Caso 5 - Cirurgia reparadora do manguito rotador: quatro semanas de reabilitação

Jason Brumitt, Erin E. Jobst Grupo A PDF Criptografado

Cirurgia reparadora do manguito rotador: quatro semanas de reabilitação

Todd S. Ellenbecker

David S. Bailie

CASO 5

Um homem com 55 anos de idade foi encaminhado ao fisioterapeuta duas semanas após uma cirurgia reparadora do manguito rotador. A lesão tinha ocorrido há três meses, em um jogo de tênis, em que ele sacara repetidas vezes e sentira uma dor gradualmente progressiva no ombro. A dor continuou depois do jogo e foi aumentando até se manifestar durante o repouso e o sono e em todas as atividades do dia a dia.

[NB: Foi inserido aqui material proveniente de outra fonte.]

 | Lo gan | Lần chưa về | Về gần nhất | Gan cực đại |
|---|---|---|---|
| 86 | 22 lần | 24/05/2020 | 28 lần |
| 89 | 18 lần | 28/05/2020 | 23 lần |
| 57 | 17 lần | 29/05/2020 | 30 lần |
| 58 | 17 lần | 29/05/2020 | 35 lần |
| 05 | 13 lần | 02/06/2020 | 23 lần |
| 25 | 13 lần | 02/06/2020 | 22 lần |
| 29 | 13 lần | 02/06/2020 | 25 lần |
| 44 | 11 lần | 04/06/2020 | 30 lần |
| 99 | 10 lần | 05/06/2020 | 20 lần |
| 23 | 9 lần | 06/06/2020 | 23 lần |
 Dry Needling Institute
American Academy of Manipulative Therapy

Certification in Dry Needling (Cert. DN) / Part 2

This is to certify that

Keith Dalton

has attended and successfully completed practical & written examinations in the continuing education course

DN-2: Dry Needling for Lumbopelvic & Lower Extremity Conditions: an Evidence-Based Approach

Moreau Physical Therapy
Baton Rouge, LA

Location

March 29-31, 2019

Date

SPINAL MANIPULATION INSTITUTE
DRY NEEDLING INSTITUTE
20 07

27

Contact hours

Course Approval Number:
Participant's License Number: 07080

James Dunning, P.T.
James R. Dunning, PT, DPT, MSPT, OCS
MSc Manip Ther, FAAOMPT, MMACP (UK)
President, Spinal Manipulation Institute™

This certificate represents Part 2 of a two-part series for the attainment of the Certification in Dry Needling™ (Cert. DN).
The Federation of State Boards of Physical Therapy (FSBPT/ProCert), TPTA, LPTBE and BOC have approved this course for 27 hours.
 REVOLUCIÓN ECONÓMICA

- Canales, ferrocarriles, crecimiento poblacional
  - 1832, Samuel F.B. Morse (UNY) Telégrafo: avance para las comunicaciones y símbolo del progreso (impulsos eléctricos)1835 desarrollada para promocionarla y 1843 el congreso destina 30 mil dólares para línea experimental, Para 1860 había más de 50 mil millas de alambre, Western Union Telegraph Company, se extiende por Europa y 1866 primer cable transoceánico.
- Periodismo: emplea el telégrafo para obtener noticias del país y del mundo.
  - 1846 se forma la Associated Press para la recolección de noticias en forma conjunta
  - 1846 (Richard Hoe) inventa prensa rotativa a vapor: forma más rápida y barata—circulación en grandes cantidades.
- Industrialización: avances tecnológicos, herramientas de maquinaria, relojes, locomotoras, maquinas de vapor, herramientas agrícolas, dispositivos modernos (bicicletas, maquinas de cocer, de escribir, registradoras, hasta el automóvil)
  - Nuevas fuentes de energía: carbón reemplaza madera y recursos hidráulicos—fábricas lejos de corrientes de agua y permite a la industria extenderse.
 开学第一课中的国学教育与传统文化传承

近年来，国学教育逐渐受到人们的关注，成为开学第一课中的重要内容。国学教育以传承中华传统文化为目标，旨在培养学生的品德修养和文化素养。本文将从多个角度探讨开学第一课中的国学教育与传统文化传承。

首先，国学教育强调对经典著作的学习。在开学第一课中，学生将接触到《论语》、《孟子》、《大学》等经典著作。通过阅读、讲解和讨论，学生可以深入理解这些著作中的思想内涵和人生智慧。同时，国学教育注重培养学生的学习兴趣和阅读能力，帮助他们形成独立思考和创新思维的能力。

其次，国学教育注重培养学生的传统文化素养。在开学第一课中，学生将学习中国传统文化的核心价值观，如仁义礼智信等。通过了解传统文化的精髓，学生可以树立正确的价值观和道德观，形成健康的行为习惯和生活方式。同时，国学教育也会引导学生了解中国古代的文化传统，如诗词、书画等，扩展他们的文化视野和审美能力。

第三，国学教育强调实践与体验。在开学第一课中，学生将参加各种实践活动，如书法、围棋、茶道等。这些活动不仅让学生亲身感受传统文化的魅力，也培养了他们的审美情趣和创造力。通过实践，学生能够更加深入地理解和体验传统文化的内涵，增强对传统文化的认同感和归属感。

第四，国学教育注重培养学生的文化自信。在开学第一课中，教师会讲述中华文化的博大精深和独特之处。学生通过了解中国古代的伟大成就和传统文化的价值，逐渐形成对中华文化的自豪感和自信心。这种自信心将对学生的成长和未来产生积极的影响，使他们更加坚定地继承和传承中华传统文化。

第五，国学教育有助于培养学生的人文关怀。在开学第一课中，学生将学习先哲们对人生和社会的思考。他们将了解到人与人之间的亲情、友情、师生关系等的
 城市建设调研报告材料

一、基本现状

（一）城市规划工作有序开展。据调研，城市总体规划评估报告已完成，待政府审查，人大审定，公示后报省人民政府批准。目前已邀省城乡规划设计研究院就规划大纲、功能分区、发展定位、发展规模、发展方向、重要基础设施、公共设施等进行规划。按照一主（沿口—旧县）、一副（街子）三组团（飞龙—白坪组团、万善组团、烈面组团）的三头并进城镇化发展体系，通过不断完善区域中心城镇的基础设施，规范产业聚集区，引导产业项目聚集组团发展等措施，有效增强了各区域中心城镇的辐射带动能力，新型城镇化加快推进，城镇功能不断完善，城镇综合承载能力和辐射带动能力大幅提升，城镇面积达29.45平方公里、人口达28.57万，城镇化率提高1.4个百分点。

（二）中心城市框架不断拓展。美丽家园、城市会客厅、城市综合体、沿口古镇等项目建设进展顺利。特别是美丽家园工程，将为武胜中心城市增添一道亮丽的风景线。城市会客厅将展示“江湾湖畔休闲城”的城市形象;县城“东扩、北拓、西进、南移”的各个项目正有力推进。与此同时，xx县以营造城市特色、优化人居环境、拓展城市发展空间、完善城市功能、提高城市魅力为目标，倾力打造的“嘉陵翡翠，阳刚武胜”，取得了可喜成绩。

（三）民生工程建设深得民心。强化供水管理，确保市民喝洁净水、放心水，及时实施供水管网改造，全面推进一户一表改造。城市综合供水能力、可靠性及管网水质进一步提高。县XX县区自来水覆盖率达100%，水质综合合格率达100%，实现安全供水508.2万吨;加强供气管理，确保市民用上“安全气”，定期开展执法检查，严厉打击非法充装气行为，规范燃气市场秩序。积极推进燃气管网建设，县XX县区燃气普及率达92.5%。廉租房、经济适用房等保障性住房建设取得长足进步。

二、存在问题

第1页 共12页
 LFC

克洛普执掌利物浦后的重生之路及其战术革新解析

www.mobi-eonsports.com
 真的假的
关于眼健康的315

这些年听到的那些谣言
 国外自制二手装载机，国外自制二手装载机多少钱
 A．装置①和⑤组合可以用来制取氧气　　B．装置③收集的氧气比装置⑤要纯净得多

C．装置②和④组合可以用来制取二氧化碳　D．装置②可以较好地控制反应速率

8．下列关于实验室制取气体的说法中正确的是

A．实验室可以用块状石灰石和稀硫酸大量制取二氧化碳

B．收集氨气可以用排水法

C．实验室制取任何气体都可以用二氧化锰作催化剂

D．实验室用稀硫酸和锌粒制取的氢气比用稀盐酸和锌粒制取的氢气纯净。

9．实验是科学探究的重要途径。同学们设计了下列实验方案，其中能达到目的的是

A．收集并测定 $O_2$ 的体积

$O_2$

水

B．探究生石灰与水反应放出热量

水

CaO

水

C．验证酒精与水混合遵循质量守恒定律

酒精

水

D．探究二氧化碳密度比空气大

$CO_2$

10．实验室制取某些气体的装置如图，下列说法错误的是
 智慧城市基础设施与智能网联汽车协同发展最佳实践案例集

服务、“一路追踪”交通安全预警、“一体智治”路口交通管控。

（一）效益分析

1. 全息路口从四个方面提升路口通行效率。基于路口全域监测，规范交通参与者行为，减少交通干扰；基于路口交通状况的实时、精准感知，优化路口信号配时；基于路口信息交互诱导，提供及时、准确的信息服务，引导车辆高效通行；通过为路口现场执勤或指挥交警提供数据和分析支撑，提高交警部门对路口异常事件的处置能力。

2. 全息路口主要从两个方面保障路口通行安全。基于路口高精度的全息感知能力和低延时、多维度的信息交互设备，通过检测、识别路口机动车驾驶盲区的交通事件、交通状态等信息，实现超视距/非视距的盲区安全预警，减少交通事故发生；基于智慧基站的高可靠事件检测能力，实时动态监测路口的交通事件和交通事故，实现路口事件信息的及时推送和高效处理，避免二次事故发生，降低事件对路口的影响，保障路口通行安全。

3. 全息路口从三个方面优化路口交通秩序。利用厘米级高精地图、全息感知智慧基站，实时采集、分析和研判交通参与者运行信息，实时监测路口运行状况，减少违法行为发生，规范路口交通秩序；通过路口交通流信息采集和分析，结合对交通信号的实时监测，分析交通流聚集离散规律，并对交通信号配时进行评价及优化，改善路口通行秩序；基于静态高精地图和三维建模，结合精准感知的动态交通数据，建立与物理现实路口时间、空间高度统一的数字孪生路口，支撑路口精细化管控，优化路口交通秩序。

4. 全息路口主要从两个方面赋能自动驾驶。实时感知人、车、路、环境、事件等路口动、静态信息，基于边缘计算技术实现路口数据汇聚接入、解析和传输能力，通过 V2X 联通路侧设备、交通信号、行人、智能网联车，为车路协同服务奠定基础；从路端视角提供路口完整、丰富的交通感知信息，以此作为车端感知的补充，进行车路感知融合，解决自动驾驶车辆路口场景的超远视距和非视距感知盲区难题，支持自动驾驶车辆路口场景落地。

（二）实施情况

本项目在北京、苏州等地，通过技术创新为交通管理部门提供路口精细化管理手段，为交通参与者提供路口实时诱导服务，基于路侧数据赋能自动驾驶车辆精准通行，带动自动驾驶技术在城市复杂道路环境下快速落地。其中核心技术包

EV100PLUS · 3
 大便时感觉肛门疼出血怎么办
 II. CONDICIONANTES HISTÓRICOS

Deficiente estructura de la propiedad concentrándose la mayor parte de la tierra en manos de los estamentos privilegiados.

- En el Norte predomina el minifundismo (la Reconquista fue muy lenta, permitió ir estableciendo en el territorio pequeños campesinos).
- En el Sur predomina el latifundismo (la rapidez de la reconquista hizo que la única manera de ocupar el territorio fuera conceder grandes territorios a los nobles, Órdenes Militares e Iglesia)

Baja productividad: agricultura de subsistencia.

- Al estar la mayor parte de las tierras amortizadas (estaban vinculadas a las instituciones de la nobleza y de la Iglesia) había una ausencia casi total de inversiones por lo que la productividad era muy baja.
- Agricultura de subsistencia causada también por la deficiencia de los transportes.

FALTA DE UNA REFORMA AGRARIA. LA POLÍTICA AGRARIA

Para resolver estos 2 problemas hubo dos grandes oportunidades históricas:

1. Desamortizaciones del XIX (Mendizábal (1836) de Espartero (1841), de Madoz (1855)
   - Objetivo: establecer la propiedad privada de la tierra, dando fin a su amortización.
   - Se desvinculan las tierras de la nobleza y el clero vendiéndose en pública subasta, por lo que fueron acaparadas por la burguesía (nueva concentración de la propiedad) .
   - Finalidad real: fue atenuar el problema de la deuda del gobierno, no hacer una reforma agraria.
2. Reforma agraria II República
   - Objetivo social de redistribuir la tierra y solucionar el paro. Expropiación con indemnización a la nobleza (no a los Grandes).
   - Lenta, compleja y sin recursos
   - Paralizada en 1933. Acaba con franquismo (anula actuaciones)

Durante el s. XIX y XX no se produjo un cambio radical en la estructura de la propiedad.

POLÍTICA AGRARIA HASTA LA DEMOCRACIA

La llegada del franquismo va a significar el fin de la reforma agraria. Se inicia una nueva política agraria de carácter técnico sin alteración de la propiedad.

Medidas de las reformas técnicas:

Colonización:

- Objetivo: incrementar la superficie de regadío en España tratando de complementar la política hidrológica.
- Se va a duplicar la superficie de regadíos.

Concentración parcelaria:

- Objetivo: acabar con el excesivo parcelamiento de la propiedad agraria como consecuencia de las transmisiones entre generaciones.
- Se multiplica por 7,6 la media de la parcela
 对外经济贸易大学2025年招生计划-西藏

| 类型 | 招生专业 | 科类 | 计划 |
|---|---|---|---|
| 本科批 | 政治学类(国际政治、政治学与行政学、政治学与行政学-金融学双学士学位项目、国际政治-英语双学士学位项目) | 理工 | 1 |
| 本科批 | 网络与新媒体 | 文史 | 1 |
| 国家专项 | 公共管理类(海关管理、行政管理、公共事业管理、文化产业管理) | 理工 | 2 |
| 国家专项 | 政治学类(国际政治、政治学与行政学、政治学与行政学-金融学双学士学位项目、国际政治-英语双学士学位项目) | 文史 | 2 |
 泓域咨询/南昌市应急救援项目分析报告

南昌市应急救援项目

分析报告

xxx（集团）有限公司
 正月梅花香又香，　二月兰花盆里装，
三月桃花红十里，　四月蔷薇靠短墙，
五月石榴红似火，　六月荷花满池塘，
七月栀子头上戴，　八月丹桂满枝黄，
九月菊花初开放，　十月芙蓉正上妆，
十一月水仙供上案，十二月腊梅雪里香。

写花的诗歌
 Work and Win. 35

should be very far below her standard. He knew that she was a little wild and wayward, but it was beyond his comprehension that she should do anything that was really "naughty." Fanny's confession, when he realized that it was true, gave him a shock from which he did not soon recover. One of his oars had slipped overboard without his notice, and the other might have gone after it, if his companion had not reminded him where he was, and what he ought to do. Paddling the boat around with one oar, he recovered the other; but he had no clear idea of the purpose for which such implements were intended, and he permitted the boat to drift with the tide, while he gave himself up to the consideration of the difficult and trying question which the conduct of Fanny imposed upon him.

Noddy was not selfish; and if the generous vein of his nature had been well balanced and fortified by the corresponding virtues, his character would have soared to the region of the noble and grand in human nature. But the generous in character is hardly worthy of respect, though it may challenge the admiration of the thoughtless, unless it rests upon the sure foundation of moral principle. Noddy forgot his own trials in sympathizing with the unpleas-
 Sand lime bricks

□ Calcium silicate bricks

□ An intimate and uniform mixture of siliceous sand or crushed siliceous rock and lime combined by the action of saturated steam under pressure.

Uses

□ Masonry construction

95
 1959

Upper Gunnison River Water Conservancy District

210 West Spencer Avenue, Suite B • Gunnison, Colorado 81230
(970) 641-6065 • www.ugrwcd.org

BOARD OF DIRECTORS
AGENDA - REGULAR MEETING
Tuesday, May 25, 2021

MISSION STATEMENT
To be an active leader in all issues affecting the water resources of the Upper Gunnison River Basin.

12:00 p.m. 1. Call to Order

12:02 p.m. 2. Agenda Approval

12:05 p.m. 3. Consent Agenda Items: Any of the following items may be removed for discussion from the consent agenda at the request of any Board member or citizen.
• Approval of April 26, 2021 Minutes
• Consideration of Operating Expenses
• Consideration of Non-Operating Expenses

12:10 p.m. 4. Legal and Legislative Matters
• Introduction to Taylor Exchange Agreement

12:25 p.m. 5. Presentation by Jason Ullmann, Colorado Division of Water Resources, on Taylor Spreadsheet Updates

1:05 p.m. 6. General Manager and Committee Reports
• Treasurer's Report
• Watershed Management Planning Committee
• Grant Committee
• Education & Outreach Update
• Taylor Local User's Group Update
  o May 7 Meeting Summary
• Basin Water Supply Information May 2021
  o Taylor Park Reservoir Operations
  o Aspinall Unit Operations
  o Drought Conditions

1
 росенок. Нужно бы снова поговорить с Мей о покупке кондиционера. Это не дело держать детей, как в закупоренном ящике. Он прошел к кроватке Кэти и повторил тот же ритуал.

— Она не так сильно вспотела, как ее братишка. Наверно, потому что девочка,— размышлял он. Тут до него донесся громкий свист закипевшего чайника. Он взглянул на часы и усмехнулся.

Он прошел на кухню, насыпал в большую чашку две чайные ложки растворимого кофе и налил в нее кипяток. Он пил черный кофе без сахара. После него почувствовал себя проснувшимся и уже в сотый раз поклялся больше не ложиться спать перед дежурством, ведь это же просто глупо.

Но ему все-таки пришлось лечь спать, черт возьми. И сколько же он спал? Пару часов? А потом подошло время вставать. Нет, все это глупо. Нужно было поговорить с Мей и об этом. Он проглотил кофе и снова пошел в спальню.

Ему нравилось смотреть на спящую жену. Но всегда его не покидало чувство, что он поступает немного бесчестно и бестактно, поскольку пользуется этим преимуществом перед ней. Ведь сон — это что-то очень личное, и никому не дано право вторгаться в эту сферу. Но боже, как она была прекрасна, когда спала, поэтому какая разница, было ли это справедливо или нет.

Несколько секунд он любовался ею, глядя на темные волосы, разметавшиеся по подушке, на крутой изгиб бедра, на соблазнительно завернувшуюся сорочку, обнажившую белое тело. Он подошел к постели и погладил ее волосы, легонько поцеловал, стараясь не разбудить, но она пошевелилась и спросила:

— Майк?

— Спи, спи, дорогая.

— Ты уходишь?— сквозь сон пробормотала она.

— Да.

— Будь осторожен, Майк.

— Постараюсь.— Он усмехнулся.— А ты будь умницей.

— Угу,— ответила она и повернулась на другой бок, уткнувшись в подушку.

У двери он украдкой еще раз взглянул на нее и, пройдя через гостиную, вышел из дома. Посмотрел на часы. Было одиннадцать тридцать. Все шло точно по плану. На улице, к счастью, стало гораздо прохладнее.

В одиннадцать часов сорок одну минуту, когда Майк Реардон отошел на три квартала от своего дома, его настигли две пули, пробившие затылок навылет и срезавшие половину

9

O paciente consultou um cirurgião ortopedista que avaliou o ombro e diagnosticou fraqueza significativa no ombro direito (dominante) durante a rotação externa e a elevação e dor ao longo das bordas anterior e lateral do acrômio. Uma varredura por RM com contraste revelou uma ruptura de 2 cm de espessura no tendão supraespinal, estendendo-se posteriormente até o infraespinal, sem ruptura labral concomitante. Descobriu-se que o paciente tinha um acrômio do tipo II. Foi submetido, com êxito, a uma cirurgia reparadora artroscópica do manguito rotador com âncoras de sutura e uma modesta acromioplastia para tratar o acrômio do tipo II. Imediatamente após a operação, recebeu instruções que incluíam: exercícios pendulares de Codman, de encolher os ombros e retrações escapulares, exercícios de fortalecimento de preensão da mão e informações sobre o uso de tipoia para proteger o ombro. Duas semanas após a cirurgia, examinaram as incisões, removeram as suturas externas e encaminharam o paciente ao fisioterapeuta com a solicitação de “avaliar e tratar”.